# Action item
Your answer should consist of every line in the records that holds "height".

------------------------------------------------------------

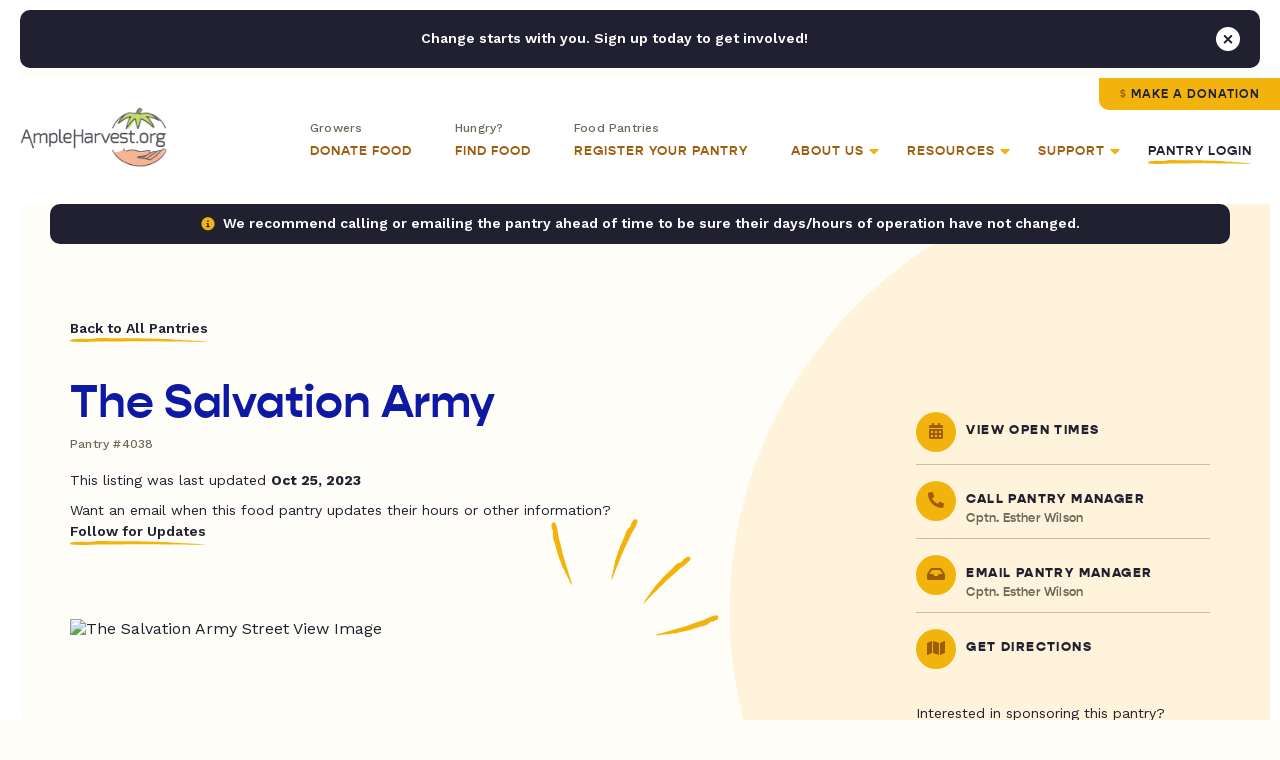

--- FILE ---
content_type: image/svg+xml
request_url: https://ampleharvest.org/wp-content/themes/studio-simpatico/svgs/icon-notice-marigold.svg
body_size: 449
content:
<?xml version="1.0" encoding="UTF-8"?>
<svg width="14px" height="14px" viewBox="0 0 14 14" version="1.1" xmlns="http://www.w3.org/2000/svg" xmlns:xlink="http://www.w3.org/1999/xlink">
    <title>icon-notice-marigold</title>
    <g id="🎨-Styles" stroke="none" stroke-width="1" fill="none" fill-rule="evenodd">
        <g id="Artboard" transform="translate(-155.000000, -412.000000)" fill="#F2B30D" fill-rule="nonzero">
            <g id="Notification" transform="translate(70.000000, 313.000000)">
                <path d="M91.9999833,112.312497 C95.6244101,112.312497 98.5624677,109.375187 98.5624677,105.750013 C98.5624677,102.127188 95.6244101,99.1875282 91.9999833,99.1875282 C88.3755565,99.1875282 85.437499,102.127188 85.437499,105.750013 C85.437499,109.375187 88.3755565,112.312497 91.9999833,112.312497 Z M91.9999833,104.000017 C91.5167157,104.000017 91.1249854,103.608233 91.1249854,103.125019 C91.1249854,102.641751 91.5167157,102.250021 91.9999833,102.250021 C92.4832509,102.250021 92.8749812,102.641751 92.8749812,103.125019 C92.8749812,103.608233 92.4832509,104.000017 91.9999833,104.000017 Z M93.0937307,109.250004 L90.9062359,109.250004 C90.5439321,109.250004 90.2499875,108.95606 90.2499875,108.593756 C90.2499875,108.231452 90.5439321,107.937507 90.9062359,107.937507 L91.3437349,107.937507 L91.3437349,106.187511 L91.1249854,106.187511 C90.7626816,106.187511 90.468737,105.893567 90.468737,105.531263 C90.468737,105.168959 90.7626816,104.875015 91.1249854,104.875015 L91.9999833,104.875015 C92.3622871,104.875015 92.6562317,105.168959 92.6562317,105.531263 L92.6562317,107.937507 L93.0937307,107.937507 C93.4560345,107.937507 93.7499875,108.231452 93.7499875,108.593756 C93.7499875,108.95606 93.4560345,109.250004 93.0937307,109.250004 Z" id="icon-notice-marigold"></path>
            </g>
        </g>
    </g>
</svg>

------------------------------------------------------------

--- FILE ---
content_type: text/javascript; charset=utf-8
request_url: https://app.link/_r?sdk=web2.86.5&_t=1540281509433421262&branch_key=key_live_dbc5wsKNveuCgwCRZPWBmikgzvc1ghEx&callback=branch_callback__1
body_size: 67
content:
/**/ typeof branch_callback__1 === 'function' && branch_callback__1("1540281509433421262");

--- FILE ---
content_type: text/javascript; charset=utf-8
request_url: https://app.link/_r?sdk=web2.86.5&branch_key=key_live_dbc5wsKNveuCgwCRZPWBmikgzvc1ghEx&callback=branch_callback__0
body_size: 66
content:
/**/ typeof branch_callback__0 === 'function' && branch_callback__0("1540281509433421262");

------------------------------------------------------------

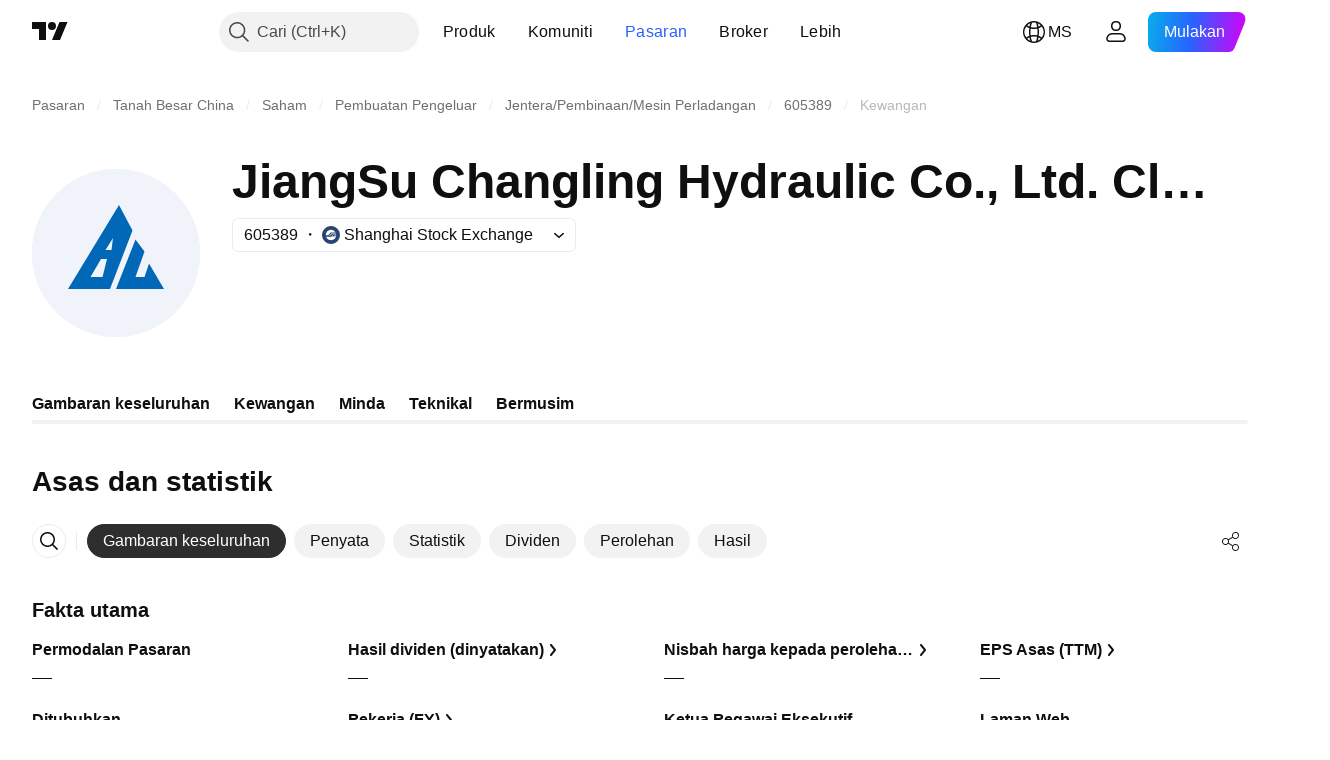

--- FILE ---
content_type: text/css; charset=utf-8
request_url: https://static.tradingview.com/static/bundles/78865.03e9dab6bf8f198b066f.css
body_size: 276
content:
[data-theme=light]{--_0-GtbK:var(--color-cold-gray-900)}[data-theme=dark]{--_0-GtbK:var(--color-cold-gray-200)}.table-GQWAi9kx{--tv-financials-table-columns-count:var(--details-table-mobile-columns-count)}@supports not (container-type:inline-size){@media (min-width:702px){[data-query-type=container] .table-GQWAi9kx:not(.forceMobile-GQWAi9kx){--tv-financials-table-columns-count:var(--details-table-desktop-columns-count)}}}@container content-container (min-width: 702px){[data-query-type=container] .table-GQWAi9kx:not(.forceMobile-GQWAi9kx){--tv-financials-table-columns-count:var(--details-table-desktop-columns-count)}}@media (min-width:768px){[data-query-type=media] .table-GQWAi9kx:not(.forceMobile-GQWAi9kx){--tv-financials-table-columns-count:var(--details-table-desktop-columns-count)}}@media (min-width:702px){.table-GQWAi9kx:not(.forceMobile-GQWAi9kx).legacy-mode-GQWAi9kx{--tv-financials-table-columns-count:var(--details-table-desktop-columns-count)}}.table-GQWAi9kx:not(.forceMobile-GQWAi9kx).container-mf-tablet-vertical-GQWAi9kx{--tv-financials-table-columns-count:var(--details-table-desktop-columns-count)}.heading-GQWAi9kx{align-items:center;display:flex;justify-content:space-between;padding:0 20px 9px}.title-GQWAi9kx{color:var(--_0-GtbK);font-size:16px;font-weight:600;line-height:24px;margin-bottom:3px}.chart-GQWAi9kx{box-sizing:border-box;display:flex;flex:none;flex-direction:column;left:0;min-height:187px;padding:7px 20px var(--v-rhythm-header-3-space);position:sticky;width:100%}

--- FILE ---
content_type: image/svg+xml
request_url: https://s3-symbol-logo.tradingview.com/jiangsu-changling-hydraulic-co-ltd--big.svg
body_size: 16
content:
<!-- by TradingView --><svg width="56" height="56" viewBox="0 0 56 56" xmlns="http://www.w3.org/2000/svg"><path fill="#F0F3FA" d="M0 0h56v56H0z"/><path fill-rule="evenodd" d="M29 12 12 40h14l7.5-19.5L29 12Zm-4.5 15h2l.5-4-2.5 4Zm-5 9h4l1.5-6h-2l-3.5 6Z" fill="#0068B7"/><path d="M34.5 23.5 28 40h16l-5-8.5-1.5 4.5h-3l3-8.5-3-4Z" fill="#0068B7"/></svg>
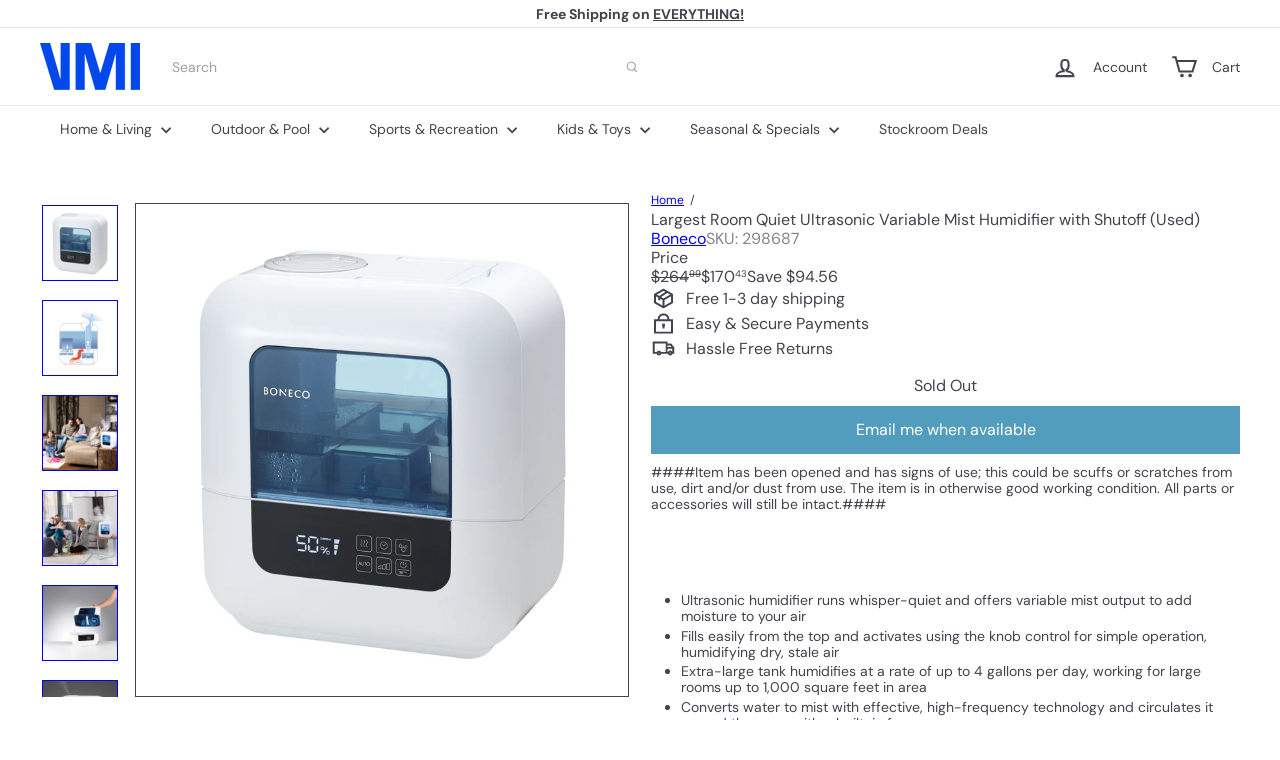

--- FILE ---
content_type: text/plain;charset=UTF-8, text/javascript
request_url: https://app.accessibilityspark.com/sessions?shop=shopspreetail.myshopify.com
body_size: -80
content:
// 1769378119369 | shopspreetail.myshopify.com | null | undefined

------------------------------------------------------------

# Answer to this task
<svg width="14px" height="14px" viewBox="0 0 14 14" version="1.1" xmlns="http://www.w3.org/2000/svg" xmlns:xlink="http://www.w3.org/1999/xlink">
[data-theme=light]{--_0-GtbK:var(--color-cold-gray-900)}[data-theme=dark]{--_0-GtbK:var(--color-cold-gray-200)}.table-GQWAi9kx{--tv-financials-table-columns-count:var(--details-table-mobile-columns-count)}@supports not (container-type:inline-size){@media (min-width:702px){[data-query-type=container] .table-GQWAi9kx:not(.forceMobile-GQWAi9kx){--tv-financials-table-columns-count:var(--details-table-desktop-columns-count)}}}@container content-container (min-width: 702px){[data-query-type=container] .table-GQWAi9kx:not(.forceMobile-GQWAi9kx){--tv-financials-table-columns-count:var(--details-table-desktop-columns-count)}}@media (min-width:768px){[data-query-type=media] .table-GQWAi9kx:not(.forceMobile-GQWAi9kx){--tv-financials-table-columns-count:var(--details-table-desktop-columns-count)}}@media (min-width:702px){.table-GQWAi9kx:not(.forceMobile-GQWAi9kx).legacy-mode-GQWAi9kx{--tv-financials-table-columns-count:var(--details-table-desktop-columns-count)}}.table-GQWAi9kx:not(.forceMobile-GQWAi9kx).container-mf-tablet-vertical-GQWAi9kx{--tv-financials-table-columns-count:var(--details-table-desktop-columns-count)}.heading-GQWAi9kx{align-items:center;display:flex;justify-content:space-between;padding:0 20px 9px}.title-GQWAi9kx{color:var(--_0-GtbK);font-size:16px;font-weight:600;line-height:24px;margin-bottom:3px}.chart-GQWAi9kx{box-sizing:border-box;display:flex;flex:none;flex-direction:column;left:0;min-height:187px;padding:7px 20px var(--v-rhythm-header-3-space);position:sticky;width:100%}
<!-- by TradingView --><svg width="56" height="56" viewBox="0 0 56 56" xmlns="http://www.w3.org/2000/svg"><path fill="#F0F3FA" d="M0 0h56v56H0z"/><path fill-rule="evenodd" d="M29 12 12 40h14l7.5-19.5L29 12Zm-4.5 15h2l.5-4-2.5 4Zm-5 9h4l1.5-6h-2l-3.5 6Z" fill="#0068B7"/><path d="M34.5 23.5 28 40h16l-5-8.5-1.5 4.5h-3l3-8.5-3-4Z" fill="#0068B7"/></svg>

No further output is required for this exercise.